Records excerpted from a collection >>
============================================================
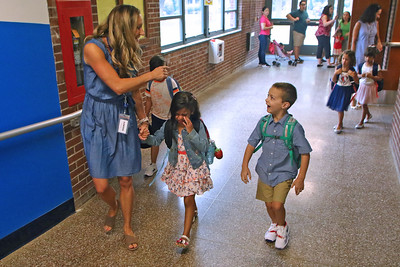 "Teachers lead students to their classrooms as Spring Lake Heights Elementary school hosted their ""Boohoo and Yahoo"" kindergarten breakfast for new students and their parents on the first day of school on Wednesday Sept.4, 2019  (MARK R. SULLIVAN THE COAST STAR)"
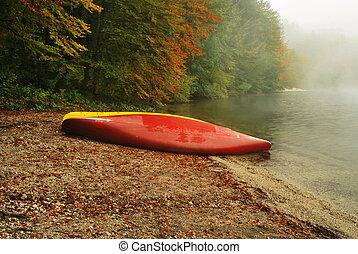 boat on bank of river in autumn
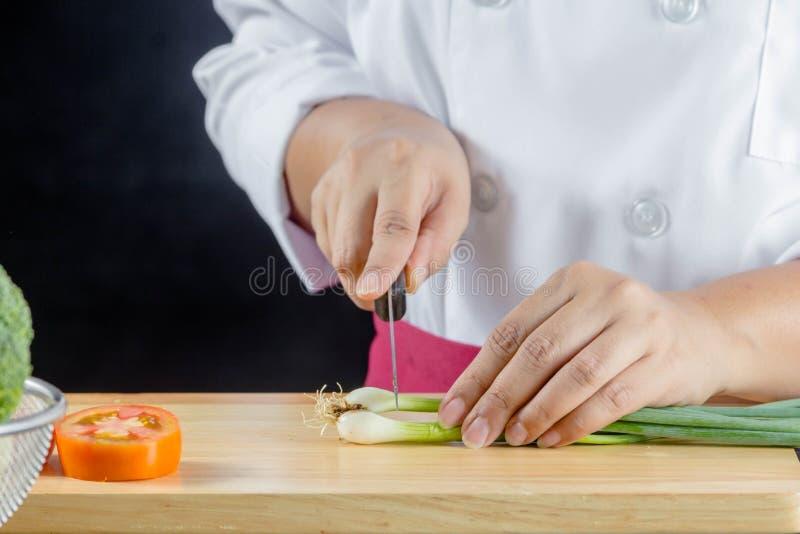 Ο αρχιμάγειρας τεμάχισε τα πράσινα κρεμμύδια στοκ εικόνα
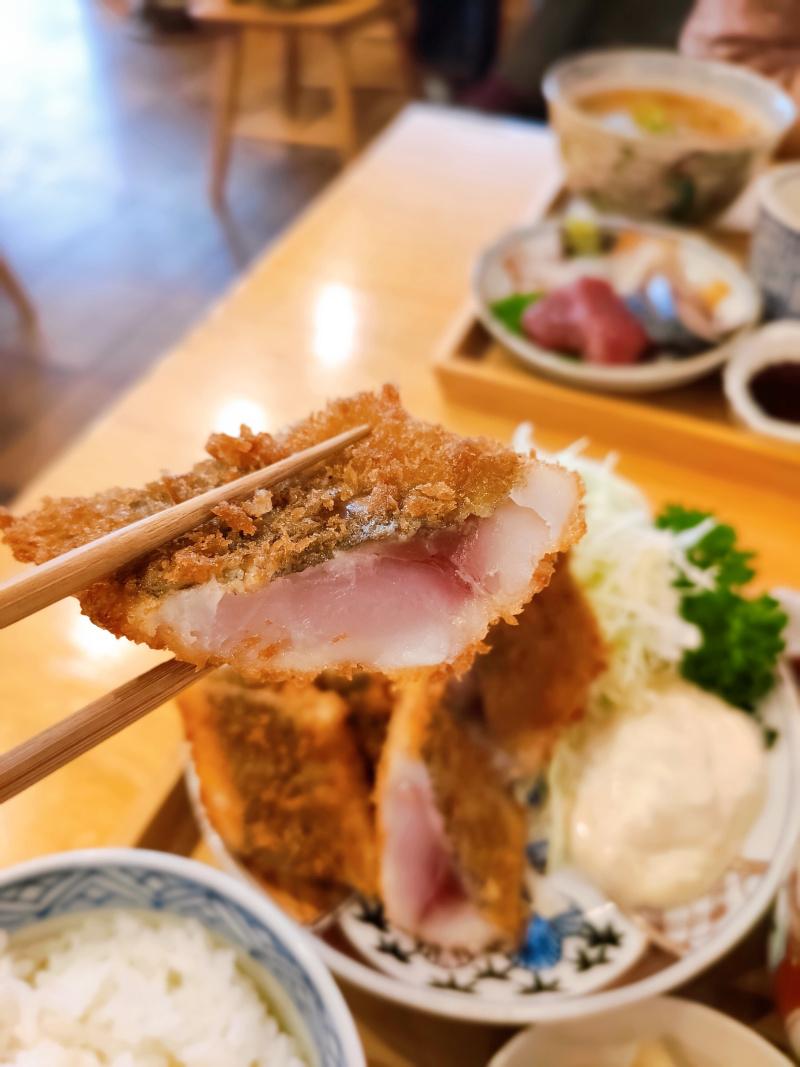 氏ノ木の究極のアジフライ定食を箸で持ち上げた写真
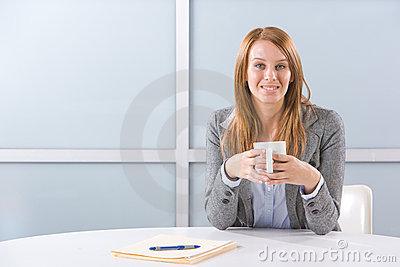 BUsiness woman having coffee
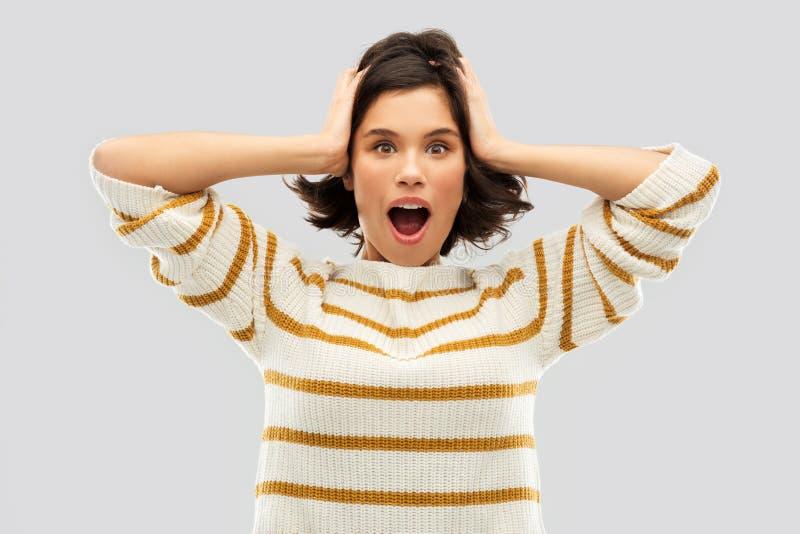 Beeindruckte Frau im Pullover, der zu ihrem Kopf hält lizenzfreie stockfotos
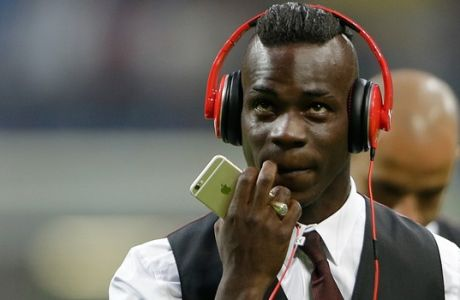 AC Milan's Mario Balotelli wears earphones prior to the start of a Serie A soccer match between Inter Milan and AC Milan, at the San Siro stadium in Milan, Italy, Sunday, Sept. 13, 2015. (AP Photo/Luca Bruno)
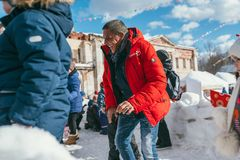 MOSCOW REGION, FRYAZINO, GREBNEVO ESTATE - MARCH 09 2019: Samy Naceri French star and actor of Taxi playing snowballs. With local kids visiting the Grebnevo royalty free stock photo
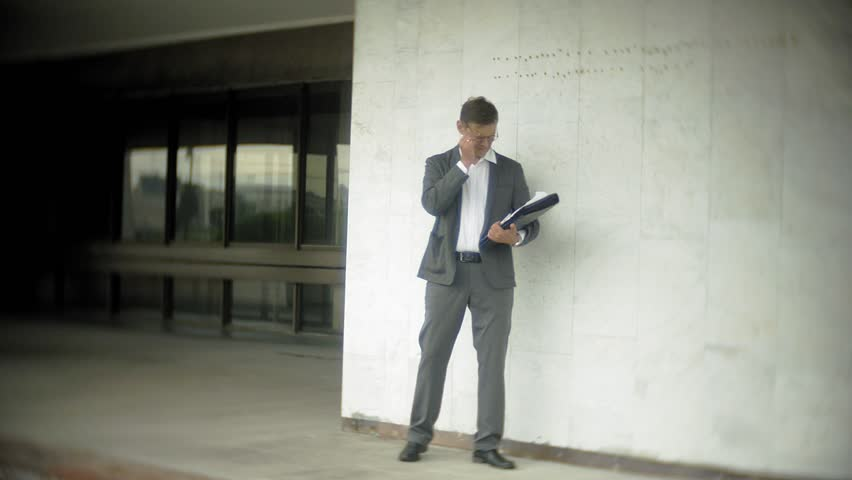 Businessman in the city. He wears a suit and briefcase. He looks through documents and talks on the smartphone 4k | Shutterstock HD Video #1014002864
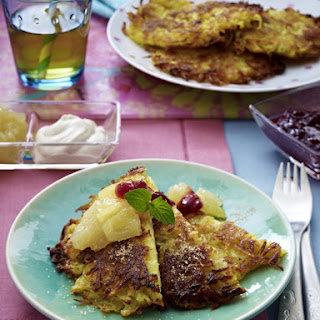Potato Pancakes with Apple Compote, Cranberry Sauce and Cinnamon Cream.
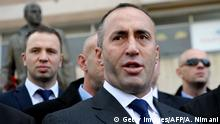 Kosovo former Prime Minister Ramush Haradinaj talks to the media after paying homage to the statue of ex-Kosovo Liberation Army (KLA) commander Zahir Pajaziti in Pristina on November 30, 2012. Haradinaj arrived in Pristina to a jubilant welcome after the UN court cleared him from charges of war crimes committed during the 1998-1999 conflict.AFP PHOTO/ARMEND NIMANI (Photo credit should read ARMEND NIMANI/AFP/Getty Images)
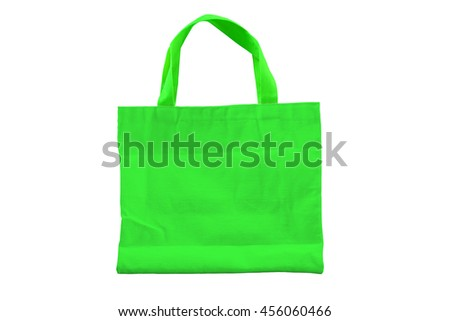 Isolated reuseable green fabric bag for environment conservation campaign and for shopping.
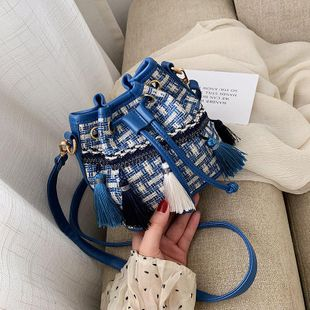 Fashion casual tassel slung bucket bag NHTC146287's discount tags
============================================================
What is required >> Write out each line exactly, from the one containing "Isolated reuseable green" through the end of the entries, and skip the pictures.

Completed task >>
 Isolated reuseable green fabric bag for environment conservation campaign and for shopping.
 Fashion casual tassel slung bucket bag NHTC146287's discount tags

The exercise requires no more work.